Newsweek: Was schützt uns vor Putins Bomben?

In einem sind sich die nationalkonservativen und linksliberalen Kommentatoren einig. Die  Reise sei ein waghalsiges Unterfangen gewesen. Aber hier enden auch schon die Gemeinsamkeiten. Denn, so der Tenor der oppositionsnahen Medien, mit effektiver Politik hätten solche Gesten nicht viel zu tun. 

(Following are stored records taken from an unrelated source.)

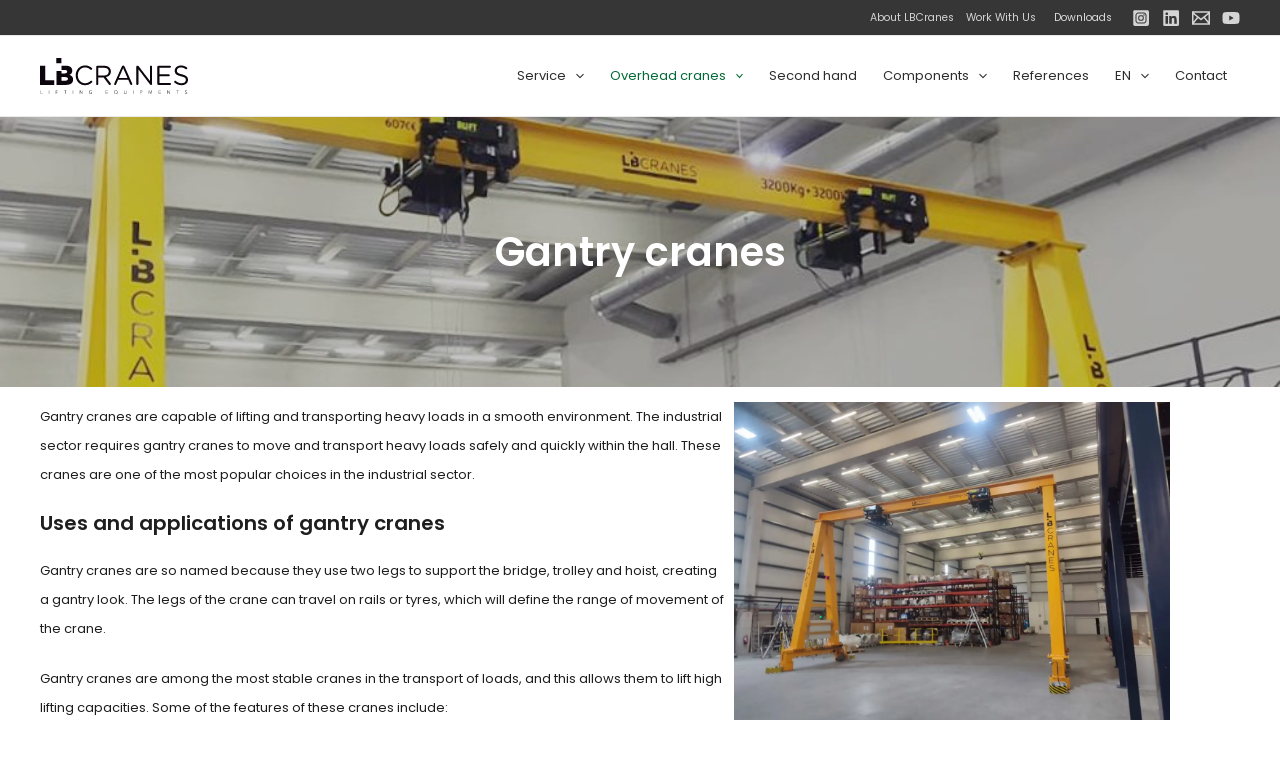

--- FILE ---
content_type: image/svg+xml
request_url: https://lbcranes.es/wp-content/uploads/2023/02/lbcranes_logo.svg
body_size: 2747
content:
<svg viewBox="0 0 833.28 197.37" xmlns="http://www.w3.org/2000/svg"><path d="m178.63 418.37h80v-25.52h-50.87v-79.54h-29.13zm157.3-33c0 6.15-5.1 9.6-14 9.6h-22.47v-19.38h22.21c9.76 0 14.26 3.76 14.26 9.46zm29.11 4v-.3c0-14.26-8.1-21.46-20.85-25.66 9.3-4.06 16.2-11.26 16.2-23.42v-.29a23.07 23.07 0 0 0 -6.75-17c-6.15-6.15-15.46-9.45-28.67-9.45h-25.24v23.41h18.64c8.7 0 13.2 3.3 13.2 9v.3c0 6.15-4.95 9.15-13.8 9.15h-18.31v-13.49h-28.37v76.75h54.18c25.07 0 39.77-11 39.77-29m26.57-23.56v-.3c0-24.17 17.41-43.07 40.68-43.07 12.9 0 22 4.8 30.16 12a7.08 7.08 0 0 0 3.9 1.35 6.1 6.1 0 0 0 6-5.85 6.49 6.49 0 0 0 -2.4-4.8c-9.76-8.11-20.57-13.66-37.53-13.66-30.92 0-53.13 24.61-53.13 54.33v.3c0 30.17 22.36 54 52.68 54 17.27 0 28.67-6 39-15.46a5.57 5.57 0 0 0 2-4.2 5.9 5.9 0 0 0 -5.71-5.7 5.46 5.46 0 0 0 -3.75 1.64c-9 8.26-18.16 12.77-31.21 12.77-23.12 0-40.68-19.07-40.68-43.38m147.24 1.05h-32.29v-42.57h32.43c17 0 26.86 7.81 26.86 20.72v.3c0 13.5-11.25 21.61-27 21.61m37.07 42-26.13-33.59c16.36-3.16 28.06-13.21 28.06-30.47v-.31a29 29 0 0 0 -8.1-20.71c-6.6-6.6-17-10.5-29.86-10.5h-39.33a6 6 0 0 0 -5.85 6v93.8a5.93 5.93 0 1 0 11.85 0v-35.56h30.17l29.57 38.45a6.91 6.91 0 0 0 5.55 3.15 6.19 6.19 0 0 0 6-5.85 6.41 6.41 0 0 0 -1.94-4.35m95.15-29.12h-48.33l24.16-53.73zm27.16 33.62a8.22 8.22 0 0 0 -.74-3l-42.63-93.05c-1.35-3.3-3.75-5.25-7.36-5.25h-.6c-3.75 0-6 1.95-7.5 5.25l-42.63 93.2a7 7 0 0 0 -.74 3.15 5.38 5.38 0 0 0 5.4 5.41 5.94 5.94 0 0 0 5.7-4.05l11-24.47h57.63l11 24.17c1.05 2.4 3 4.35 5.85 4.35a5.7 5.7 0 0 0 5.7-5.7m111.52-.15v-94.9a5.78 5.78 0 1 0 -11.55 0v79.25l-63.79-81.35c-1.65-2.1-3.3-3.45-6-3.45h-1.65a6 6 0 0 0 -5.85 5.85v94.56a5.78 5.78 0 1 0 11.56 0v-81.35l65.13 83.3c1.8 2.1 3.6 3.6 6.16 3.6h.6a5.32 5.32 0 0 0 5.4-5.55m41.57-5.71v-36.77h52.53a5.38 5.38 0 0 0 5.41-5.4 5.49 5.49 0 0 0 -5.41-5.41h-52.62v-35.87h59.29a5.4 5.4 0 0 0 0-10.8h-65.29a6 6 0 0 0 -5.86 6v93.06a6 6 0 0 0 5.86 6h66a5.41 5.41 0 0 0 0-10.81zm97.86-67.83v-.31c0-9.45 8.7-16.95 22.36-16.95 9.76 0 18.31 2.7 27.17 9.15a5.54 5.54 0 0 0 3.45 1.05 5.71 5.71 0 0 0 5.71-5.7 6.12 6.12 0 0 0 -2.56-4.81c-9.6-6.9-19.66-10.35-33.47-10.35-20 0-34.51 12.16-34.51 28.66v.3c0 17.27 11.1 25.07 35.26 30.32 22.07 4.66 27.32 10.21 27.32 20v.29c0 10.36-9.31 17.87-23.42 17.87-13.35 0-23.26-4.06-33.17-12.46a5.24 5.24 0 0 0 -3.59-1.35 5.73 5.73 0 0 0 -5.71 5.85 5.33 5.33 0 0 0 2.25 4.5c11.71 9.31 24.47 14.11 39.78 14.11 20.86 0 35.87-11.71 35.87-29.72v-.3c0-16.06-10.81-24.61-34.23-29.71-23.1-5-28.51-10.51-28.51-20.41" fill="#0c050d" transform="translate(-178.63 -270.6)"/><path d="m91.61 0h28.7v28.7h-28.7z" fill="#0c050d"/><g fill="#231f20" transform="translate(-178.63 -270.6)"><path d="m184.19 465.75h8.91v1.73h-10.85v-19.12h1.94z"/><path d="m230.36 467.48h-1.94v-19.12h1.94z"/><path d="m269.78 467.48h-1.94v-19.12h11.53v1.73h-9.59v6.62h8.91v1.72h-8.91z"/><path d="m321.54 467.48h-1.94v-17.39h-6.4v-1.73h14.74v1.73h-6.4z"/><path d="m365.15 467.48h-1.95v-19.12h1.95z"/><path d="m416.18 464.64h.05v-16.28h1.95v19.12h-2.43l-11.13-16.48h-.05v16.44h-1.95v-19.08h2.43z"/><path d="m470.15 451.82a7.09 7.09 0 0 0 -2.38-1.64 8.15 8.15 0 0 0 -3.15-.58 7.83 7.83 0 0 0 -3.31.68 7.54 7.54 0 0 0 -2.5 1.82 8.23 8.23 0 0 0 -1.58 2.65 9.5 9.5 0 0 0 0 6.37 8.18 8.18 0 0 0 1.58 2.64 7.63 7.63 0 0 0 2.5 1.8 7.83 7.83 0 0 0 3.31.68 12 12 0 0 0 3-.35 7.69 7.69 0 0 0 2.18-.9v-5.8h-4.45v-1.73h6.4v8.64a12.25 12.25 0 0 1 -3.38 1.4 15 15 0 0 1 -3.75.47 10.51 10.51 0 0 1 -4-.76 9.27 9.27 0 0 1 -5.22-5.27 11.22 11.22 0 0 1 0-8 9.61 9.61 0 0 1 2.09-3.18 9.9 9.9 0 0 1 3.16-2.09 10.34 10.34 0 0 1 4-.75 10.84 10.84 0 0 1 4 .68 8.71 8.71 0 0 1 2.91 1.91z"/><path d="m550.18 465.75h10.23v1.73h-12.18v-19.12h11.86v1.73h-9.91v6.56h9.26v1.73h-9.26z"/><path d="m616.19 467.48h-10.93a9.93 9.93 0 0 1 -3.85-.73 9.22 9.22 0 0 1 -3.06-2 9.37 9.37 0 0 1 -2-3.1 10.94 10.94 0 0 1 0-7.86 9.41 9.41 0 0 1 2-3.11 9 9 0 0 1 3.06-2 9.93 9.93 0 0 1 3.85-.73 10 10 0 0 1 3.82.72 9.22 9.22 0 0 1 3.06 2 9.37 9.37 0 0 1 2 3.1 10.44 10.44 0 0 1 .73 3.92 9.75 9.75 0 0 1 -1.12 4.63 8.59 8.59 0 0 1 -3.36 3.38v.05h5.77zm-18.55-9.8a9 9 0 0 0 .53 3.07 8.16 8.16 0 0 0 1.5 2.57 7.1 7.1 0 0 0 2.39 1.77 8 8 0 0 0 6.37 0 7.14 7.14 0 0 0 2.4-1.77 8.23 8.23 0 0 0 1.53-2.57 9 9 0 0 0 0-6.14 8 8 0 0 0 -1.53-2.57 7.17 7.17 0 0 0 -2.4-1.78 8 8 0 0 0 -6.37 0 7.13 7.13 0 0 0 -2.39 1.78 7.94 7.94 0 0 0 -1.5 2.57 9 9 0 0 0 -.53 3.07z"/><path d="m658.83 468a7.35 7.35 0 0 1 -3.54-.75 6.3 6.3 0 0 1 -2.19-1.87 7 7 0 0 1 -1.12-2.47 11.12 11.12 0 0 1 -.31-2.53v-12h1.94v11.78a9.36 9.36 0 0 0 .27 2.25 5.64 5.64 0 0 0 .88 1.94 4.52 4.52 0 0 0 1.61 1.38 6 6 0 0 0 4.91 0 4.52 4.52 0 0 0 1.61-1.38 5.64 5.64 0 0 0 .88-1.94 9.36 9.36 0 0 0 .27-2.25v-11.8h1.96v12a11.12 11.12 0 0 1 -.31 2.53 7 7 0 0 1 -1.12 2.47 6.24 6.24 0 0 1 -2.2 1.87 7.37 7.37 0 0 1 -3.54.77z"/><path d="m705.29 467.48h-1.94v-19.12h1.94z"/><path d="m742.77 448.36h5.4a10.74 10.74 0 0 1 2.64.31 5.83 5.83 0 0 1 2 .95 4.13 4.13 0 0 1 1.31 1.59 5.7 5.7 0 0 1 0 4.51 4.44 4.44 0 0 1 -1.32 1.59 5.85 5.85 0 0 1 -2.06 1 10 10 0 0 1 -2.66.33h-3.4v8.88h-1.94zm1.94 8.59h3.29a5.76 5.76 0 0 0 3.48-.89 3.06 3.06 0 0 0 1.19-2.59 2.92 2.92 0 0 0 -1.23-2.61 6.14 6.14 0 0 0 -3.44-.86h-3.3z"/><path d="m800.28 464.18 6.4-15.82h3v19.12h-1.94v-16.61h-.05l-6.92 16.61h-1l-6.91-16.61h-.06v16.61h-1.94v-19.12h3z"/><path d="m849.09 465.75h10.24v1.73h-12.18v-19.12h11.85v1.73h-9.91v6.56h9.26v1.73h-9.26z"/><path d="m909.09 464.64v-16.28h2v19.12h-2.43l-11.13-16.48v16.44h-2v-19.08h2.47z"/><path d="m954.69 467.48h-1.94v-17.39h-6.4v-1.73h14.74v1.73h-6.4z"/><path d="m1005.61 451.44a4.55 4.55 0 0 0 -1.59-1.39 4.89 4.89 0 0 0 -2.35-.53 5.18 5.18 0 0 0 -1.43.22 3.9 3.9 0 0 0 -1.32.66 3.35 3.35 0 0 0 -1 1.12 3.22 3.22 0 0 0 -.37 1.59 3 3 0 0 0 .35 1.52 3.57 3.57 0 0 0 .93 1 5.5 5.5 0 0 0 1.32.69l1.55.54c.66.21 1.33.45 2 .7a7 7 0 0 1 1.81 1 4.67 4.67 0 0 1 1.32 1.53 4.92 4.92 0 0 1 .51 2.37 5 5 0 0 1 -2 4.18 5.74 5.74 0 0 1 -2 1 8 8 0 0 1 -2.26.33 8.38 8.38 0 0 1 -1.72-.18 7.57 7.57 0 0 1 -1.65-.53 6.64 6.64 0 0 1 -1.46-.89 6.36 6.36 0 0 1 -1.19-1.24l1.68-1.24a5.09 5.09 0 0 0 1.74 1.71 4.91 4.91 0 0 0 2.63.69 5.24 5.24 0 0 0 1.49-.23 4.18 4.18 0 0 0 1.36-.7 4 4 0 0 0 1-1.16 3.62 3.62 0 0 0 0-3.27 3.55 3.55 0 0 0 -1-1.11 6.68 6.68 0 0 0 -1.49-.74c-.55-.2-1.14-.39-1.75-.59s-1.25-.43-1.86-.68a6.32 6.32 0 0 1 -1.65-1 4.71 4.71 0 0 1 -1.18-1.5 5 5 0 0 1 -.44-2.19 4.77 4.77 0 0 1 .55-2.37 4.92 4.92 0 0 1 1.45-1.65 6.1 6.1 0 0 1 2-.95 8.33 8.33 0 0 1 2.13-.29 7.34 7.34 0 0 1 3.32.69 5.61 5.61 0 0 1 2.08 1.63z"/></g></svg>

Mit der Reise nach Kiew hätten die Regierenden aus seiner Sicht drei Ziele verfolgt: ein militärisches, ein diplomatisches und eines aus dem PR-Bereich, sagt im Gespräch mit Newsweek der Politologe Marek Migalski. Das erste, militärische, sei nicht erreicht worden. Die Ukrainer, so Migalski, würden von Polen Flugzeuge und Panzerabwehrwaffen erwarten. Stattdessen hätten sie Kaczyński und Morawiecki erhalten. Diejenigen, die meinen, dass die Anwesenheit von ein paar zweitrangigen EU-Politikern den Ukrainern Mut machen wird, würden die Ukrainer beleidigen. Und die Appelle um eine NATO-Friedensmission - von ihrem Sinn mal ganz abgesehen - sollte Kaczyński nicht in Kiew verkünden, sondern bei geheimen Absprachen mit den westlichen Staats- und Regierungschefs, mit denen er, wie alle wüssten, zerstritten sei. Kurz gesagt: das militärische Ziel der Visite sei ein absolutes Fiasko und habe die polnische Isolation auf internationaler Arena bestätigt. Kaczyński, der alleine an die NATO appelliere, etwas zu tun. Im diplomatischen Bereich könne man von einem minimalen Profit sprechen, der darin bestehe, dass Präsident Selenskyj, drei Wochen nach Kriegsbeginn, westliche Delegationen bei sich aufnimmt. Das zeige, dass der ukrainische Staat weiterhin existiert und ein Partner für die Welt bleibt. Doch, so Migalski, er mache sich keine Illusionen darüber, dass Morawiecki und Kaczyński vor allem das Image der PiS im In- und Ausland aufpolieren wollten. Und auch dieser Plan werde vermutlich nicht aufgehen. Denn das Engagement für die Ukraine würde die bisherigen Konflikte mit der EU nicht ausradieren. Und die Polen würden vielleicht bald auch verstehen, wer tatsächlich für die Sicherheit Polens arbeite. Die nämlich, die sich für eine Stärkung der Beziehungen zur EU und NATO einsetzen, so Marek Migalski im Gespräch mit Newsweek.